----- DATA SHOWN
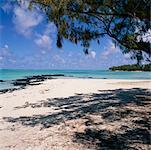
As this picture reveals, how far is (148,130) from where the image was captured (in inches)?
367

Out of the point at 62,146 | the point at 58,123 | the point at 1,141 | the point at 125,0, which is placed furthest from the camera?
the point at 58,123

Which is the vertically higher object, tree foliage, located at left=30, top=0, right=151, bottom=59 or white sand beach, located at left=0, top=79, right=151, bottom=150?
tree foliage, located at left=30, top=0, right=151, bottom=59

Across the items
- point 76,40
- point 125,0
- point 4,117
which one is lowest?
point 4,117

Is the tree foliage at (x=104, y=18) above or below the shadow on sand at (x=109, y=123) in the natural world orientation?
above

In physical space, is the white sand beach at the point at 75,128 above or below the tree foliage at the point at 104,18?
below

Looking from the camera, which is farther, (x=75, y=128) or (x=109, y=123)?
(x=109, y=123)

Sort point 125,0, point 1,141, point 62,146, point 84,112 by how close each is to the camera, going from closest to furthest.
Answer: point 62,146 → point 1,141 → point 125,0 → point 84,112

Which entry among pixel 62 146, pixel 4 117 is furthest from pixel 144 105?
pixel 62 146

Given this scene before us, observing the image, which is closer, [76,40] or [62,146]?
[62,146]

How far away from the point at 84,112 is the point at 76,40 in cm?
272

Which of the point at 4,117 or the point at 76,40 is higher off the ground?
the point at 76,40

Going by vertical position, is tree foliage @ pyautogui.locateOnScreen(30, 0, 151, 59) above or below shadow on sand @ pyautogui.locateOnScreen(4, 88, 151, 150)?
above

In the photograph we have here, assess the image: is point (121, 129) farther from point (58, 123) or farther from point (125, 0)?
point (125, 0)

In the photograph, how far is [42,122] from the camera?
----------
PROBLEM STATEMENT: Rewrite the material above as a numbered list, one line per item, without the blank lines or the picture.

IN RESPONSE:
1. As this picture reveals, how far is (148,130) from where the image was captured (in inches)?
2. 367
3. Out of the point at 62,146 | the point at 58,123 | the point at 1,141 | the point at 125,0, which is placed furthest from the camera?
4. the point at 58,123
5. Which is the vertically higher object, tree foliage, located at left=30, top=0, right=151, bottom=59 or white sand beach, located at left=0, top=79, right=151, bottom=150?
6. tree foliage, located at left=30, top=0, right=151, bottom=59
7. Across the items
8. - point 76,40
9. - point 125,0
10. - point 4,117
11. which one is lowest?
12. point 4,117
13. Is the tree foliage at (x=104, y=18) above or below the shadow on sand at (x=109, y=123) in the natural world orientation?
14. above
15. In physical space, is the white sand beach at the point at 75,128 above or below the tree foliage at the point at 104,18?
16. below
17. Looking from the camera, which is farther, (x=75, y=128) or (x=109, y=123)?
18. (x=109, y=123)
19. Sort point 125,0, point 1,141, point 62,146, point 84,112 by how close each is to the camera, going from closest to furthest.
20. Answer: point 62,146 → point 1,141 → point 125,0 → point 84,112
21. Which entry among pixel 62 146, pixel 4 117 is furthest from pixel 144 105?
22. pixel 62 146
23. Given this scene before us, observing the image, which is closer, [76,40] or [62,146]?
24. [62,146]
25. How far away from the point at 84,112 is the point at 76,40 in cm?
26. 272
27. Which of the point at 4,117 or the point at 76,40 is higher off the ground?
28. the point at 76,40
29. Going by vertical position, is tree foliage @ pyautogui.locateOnScreen(30, 0, 151, 59) above or below shadow on sand @ pyautogui.locateOnScreen(4, 88, 151, 150)?
30. above
31. In the photograph we have here, assess the image: is point (121, 129) farther from point (58, 123) or farther from point (125, 0)?
32. point (125, 0)
33. In the photograph, how far is [42,122] from the camera?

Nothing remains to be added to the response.